A foodie savant: X has already discovered the joys of ripping off the top of the baguette and eating it on the way home from the grocery store.

You probably won’t be surprised to hear that one of the things I’ve been most excited about in my move to Geneva is the food. I have been dreaming about markets that sell just about every food you could imagine, fresh baked bread still steaming from the oven at the boulangerie, locally grown produce and of course, chocolate. I’ve been waiting to get here so I could start creating decadent feasts for my family.

Two weeks in and I can’t say that I’m disappointed. Actually, let me qualify that. I’m definitely not disappointed with the food. It is spectacular. It was everything I imagined and more. The food markets everywhere. We buy a fresh loaf of bread almost everyday, and X is a big fan of the first bite out of it, little munchkin. The range of produce is extensive (I once saw a cart selling every single type of mushroom imaginable – back in Calgary my options were limited to two).

The chocolate is amazing. I don’t know if it’s because we came here around Easter time, but I can’t describe to you how much chocolate is found everywhere. In the grocery store, instead of one candy and chocolate aisle, there are four. People here like chocolate. Not to mention the adorable chocolateries found on every street corner.


Making food taste good here requires no effort. It already tastes fantastic, so simplicity is the way to go. I made an Easter brunch yesterday, with French toast. Everything was as easy as possible; all whole real foods. Bread, eggs, milk, butter. Cream whipped by hand with a hint of maple, and fresh berries to go over top. Guys, it was pretty spectacular. I put out a bowl of raspberries, and all of a sudden the whole room smells like freshness – they are that good.

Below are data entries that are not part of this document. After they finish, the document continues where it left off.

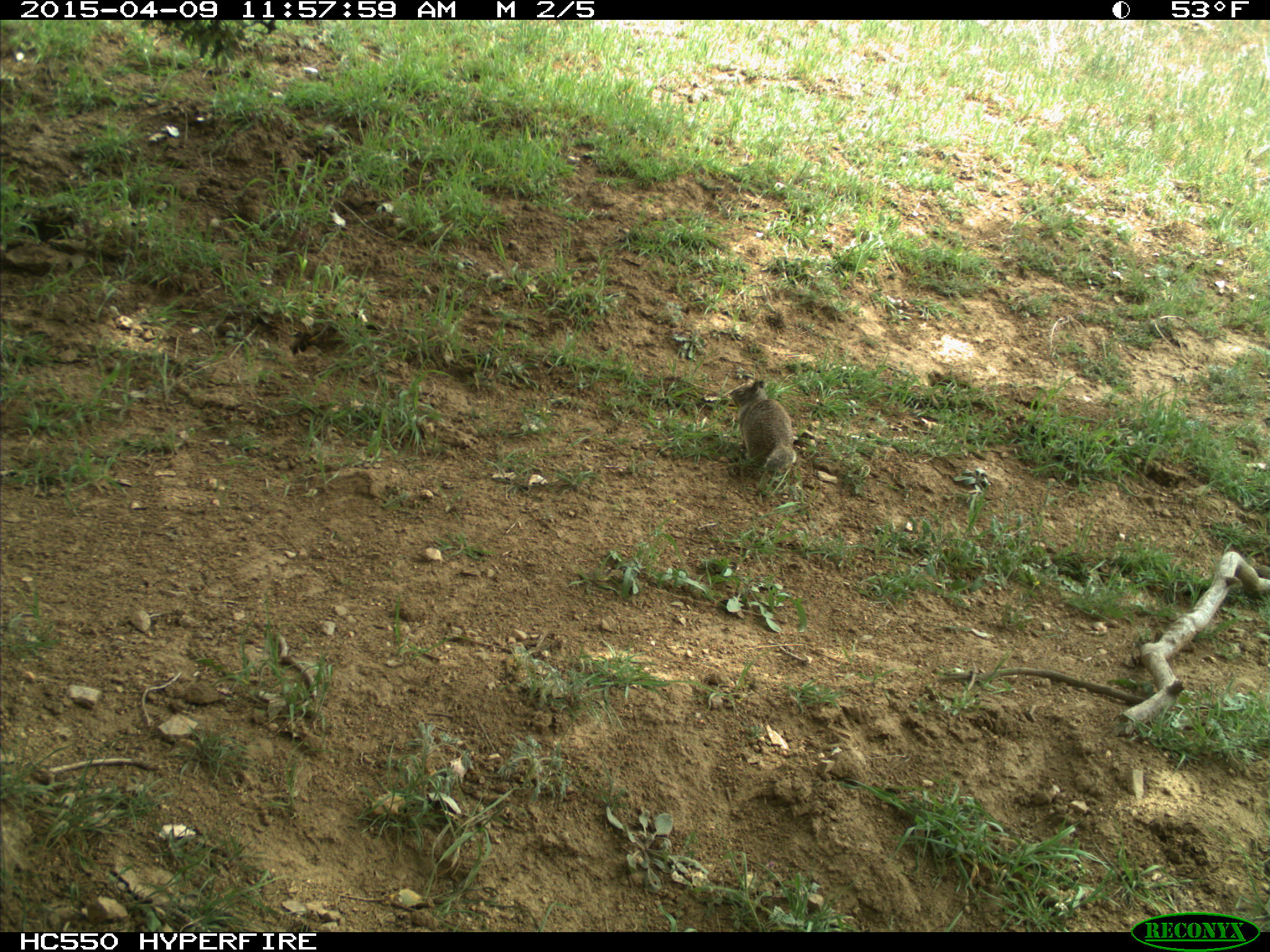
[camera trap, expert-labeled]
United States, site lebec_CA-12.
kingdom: Animalia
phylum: Chordata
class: Mammalia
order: Rodentia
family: Sciuridae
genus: Otospermophilus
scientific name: Otospermophilus beecheyi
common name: california ground squirrel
Otospermophilus beecheyi (california ground squirrel).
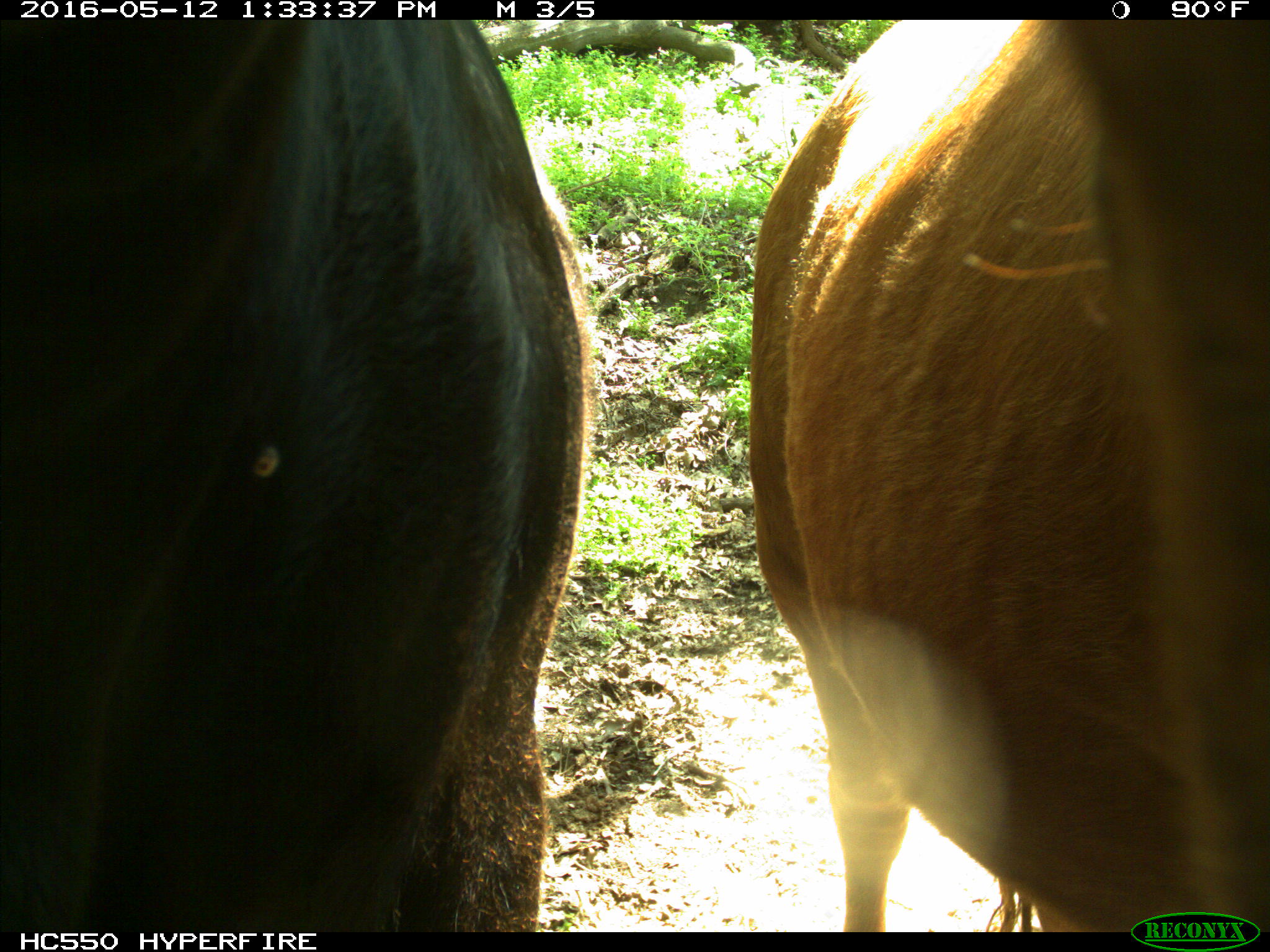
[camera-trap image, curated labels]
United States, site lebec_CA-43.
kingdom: Animalia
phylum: Chordata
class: Mammalia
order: Artiodactyla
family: Bovidae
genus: Bos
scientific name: Bos taurus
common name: domestic cow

The Easter bunny at our table after an egg hunt.

My disappointment, or rather frustration, lies with the limitations of the temporary apartment we’re staying in. We’ve had our share of problems with it (but we finally have laundry now, yay!) but I think for me the hardest part has been having a seriously lacking kitchen. It has plates, cutlery and a few pots, pretty much what will get you by if you need to boil some pasta kind of thing. Every time I go to prepare a meal, I discover something else I’m missing. A can opener. A frying pan (I gave in and bought one – you can’t survive without one for two months). A potato masher. A spatula. Weirdly enough, though, there are not one, not two, but three nutcrackers here. I guess that was the priority.

My Easter meal last night was another casualty of the sparse kitchen. Okay, I exaggerate, it turned out okay. But there were a few “huh” moments for me last night.

I made roast chicken with mashed potatoes and asparagus. Pretty simple, for the most part. Until I discovered there was no vegetable peeler, so I had to peel twenty little potatoes with a dull knife. I have the blisters to prove it! Then I realized that, without a masher, these potatoes aren’t going to be very mashed. I made do with a fork and the back of a ladle, but the lumps were almost distracting.

The chicken actually went really well. My first roast chicken and I used Jamie Oliver’s recipe. It was easy: a bed of veggies and garlic for the chicken to sit on, rubbed with olive oil, salt and pepper and stuffed with a lemon and fresh herbs. And just like that, two hours later, a delicious roast chicken with a hint of lemon. The meat was falling off the bone, it was so delicious. The roast veggies underneath I reused to make my stock. For some reason, all things chicken, including stock, are exorbitantly expensive here, so I didn’t want to lose the opportunity to make my own.


Eventually it did all come together. I would say this is one of the best meals I’ve made in Geneva so far, and certainly the most ambitious. Nobody went to bed hungry, that’s for sure.

I’ve been talking up all this simple whole food here in Switzerland, but one thing that is not simple is the desserts you can find. They are these amazing concoctions of frothy awesomeness, usually, yes, stuffed with chocolate. Our dessert last night was found at a patisserie next door to an ancient stone house we’re considering moving to. The patisserie might just sway us in that direction!